Tableau V

Publié le par Niil

Vagues            (1869)             Gustave Courbet

 

    Quand je me sens seul, triste et vieux, je sors de ma chambre et, une fois dehors, déambule en feignant de ne pas connaître ma destination. L’hiver la mer est belle ; l’hiver le vent souffle et la mer souvent rebelle. L’hiver la mer est agitée quand le vent froid la soulève. Je m’assieds sur un rocher, m’accrochant à lui comme un coquillage ; comme une huître je me cramponne au creux d’une large aspérité. Une vague se brise en un grand fracas.

Le vent chargé de vie océane fait pleurer mes yeux. Mes larmes sèchent sur mes joues en laissant une traînée de sel. Devant moi un pêcheur inconscient, ou très expérimenté peut-être, a abandonné son esquif démâté. Les longues rames se choquent par moments, le vent leur fait aussi frapper le mât, protégé par la voile trempée qui l’entoure. J’ai le sentiment d’assister à l’arrivée d’une tempête. Une vague se brise en un grand fracas.

De lourds nuages lointains approchent, éclairés par le soleil de seize heures. Ils semblent d’une douceur sans mesure, et leurs reflets diffusément cotonneux confirment cette impression. Mais je sais qu’en leur sein l’orage m’arracherait à toute vie. Car telle est leur rage que tout être qui pénètre leur vaste domaine souffre plus encore qu’un saint en enfer. La tourmente est la demeure du pécheur. Au zénith le ciel est d’un beau bleu dont la paix serait l’inhérence si je ne pouvais voir, à l’horizon, les vaporeux et véhéments moutonnements. Une vague se brise en un grand fracas.

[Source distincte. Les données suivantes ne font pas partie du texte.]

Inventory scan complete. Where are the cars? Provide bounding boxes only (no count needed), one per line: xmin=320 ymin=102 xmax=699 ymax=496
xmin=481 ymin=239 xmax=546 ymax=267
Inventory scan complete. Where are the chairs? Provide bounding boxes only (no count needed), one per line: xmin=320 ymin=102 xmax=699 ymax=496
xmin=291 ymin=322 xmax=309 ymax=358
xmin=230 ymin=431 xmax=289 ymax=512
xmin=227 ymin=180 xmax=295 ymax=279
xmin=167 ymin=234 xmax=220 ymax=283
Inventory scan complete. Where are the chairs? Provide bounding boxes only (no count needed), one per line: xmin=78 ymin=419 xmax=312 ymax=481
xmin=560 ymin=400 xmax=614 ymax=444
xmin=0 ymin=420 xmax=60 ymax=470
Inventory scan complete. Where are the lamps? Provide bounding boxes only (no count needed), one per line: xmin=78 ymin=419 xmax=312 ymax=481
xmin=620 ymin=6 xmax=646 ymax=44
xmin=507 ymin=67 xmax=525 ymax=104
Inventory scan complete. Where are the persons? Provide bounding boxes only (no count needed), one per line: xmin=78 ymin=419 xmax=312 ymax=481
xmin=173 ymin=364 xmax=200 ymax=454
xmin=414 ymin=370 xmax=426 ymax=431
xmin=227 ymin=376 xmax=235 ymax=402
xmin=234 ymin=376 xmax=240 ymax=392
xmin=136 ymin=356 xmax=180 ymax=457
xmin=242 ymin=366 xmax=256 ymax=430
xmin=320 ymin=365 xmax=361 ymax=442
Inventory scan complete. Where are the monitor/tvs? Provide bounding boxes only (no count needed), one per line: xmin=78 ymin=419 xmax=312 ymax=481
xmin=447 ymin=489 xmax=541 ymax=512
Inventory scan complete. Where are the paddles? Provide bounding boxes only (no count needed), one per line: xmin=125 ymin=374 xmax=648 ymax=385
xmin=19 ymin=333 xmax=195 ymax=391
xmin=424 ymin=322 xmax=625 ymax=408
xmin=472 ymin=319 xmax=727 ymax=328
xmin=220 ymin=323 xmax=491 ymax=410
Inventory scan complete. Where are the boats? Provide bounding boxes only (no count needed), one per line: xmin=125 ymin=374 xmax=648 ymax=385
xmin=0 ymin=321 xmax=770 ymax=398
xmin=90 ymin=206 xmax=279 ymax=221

Le vent siffle à mes oreilles. Le vent fait gronder l’océan. Lui, qui paraît si plat au lointain horizon qu’il trace une ligne grise sur laquelle ne sont posées que deux perles, deux navires en détresse, deux frégates aux voiles ocrées par le soleil et l’embrun, est désormais déchaîné à l’approche de la côte. Le vent m’apporte la colère de la mer, il vrille autour de moi les sons sourds du ressac. La mer verte se déchire sous mes yeux en un cri douloureux. Les hurlements des rouleaux qui s’écrasent sur les rochers devenus luisants vibrent autour de moi en d’incessantes danses et impriment en moi des battements plus forts que le tonnerre. Une vague se brise en un grand fracas.

Avant de s’abattre comme un arbre, comme la foudre, tel un aigle sur sa proie, sur les écueils, les flots se vêtent d’écume, la dentelle des tempêtes. Eclairant la scène dramatique qui se déroule sous mes yeux de son opalescence évanescente l’écume laiteuse lacère la mer assombrie par le masque mauvais dont elle s’est parée. Peut-être, après tout, n’est-ce pas une tempête, mais une bourrasque passagère, juste pour me révéler la puissance des éléments. Cette idée me repose, mais le lourd déferlement ne désenfle pas, gardant son rythme chaotique. Une vague se brise en un grand fracas.

L’écume sur la crête des flots me rappelle le papier déchiré. Et comme le papier vers une corbeille, elle avance, grossit et se jette avec éclat sur le sol assommé. Lentement, elle se retire, avec honte semble-t-il, délaissant sa tarlatane qui est vite assaillie et détruite par la houle hurlante qui la remplace en étendant, après quelques instants de fureur, sa déliquescente mousseline. Le mer se veut si souvent impétueuse l’hiver qu’elle anéantit aussi vite les délicatesses qu’elle les tisse. Une vague se brise en un grand fracas.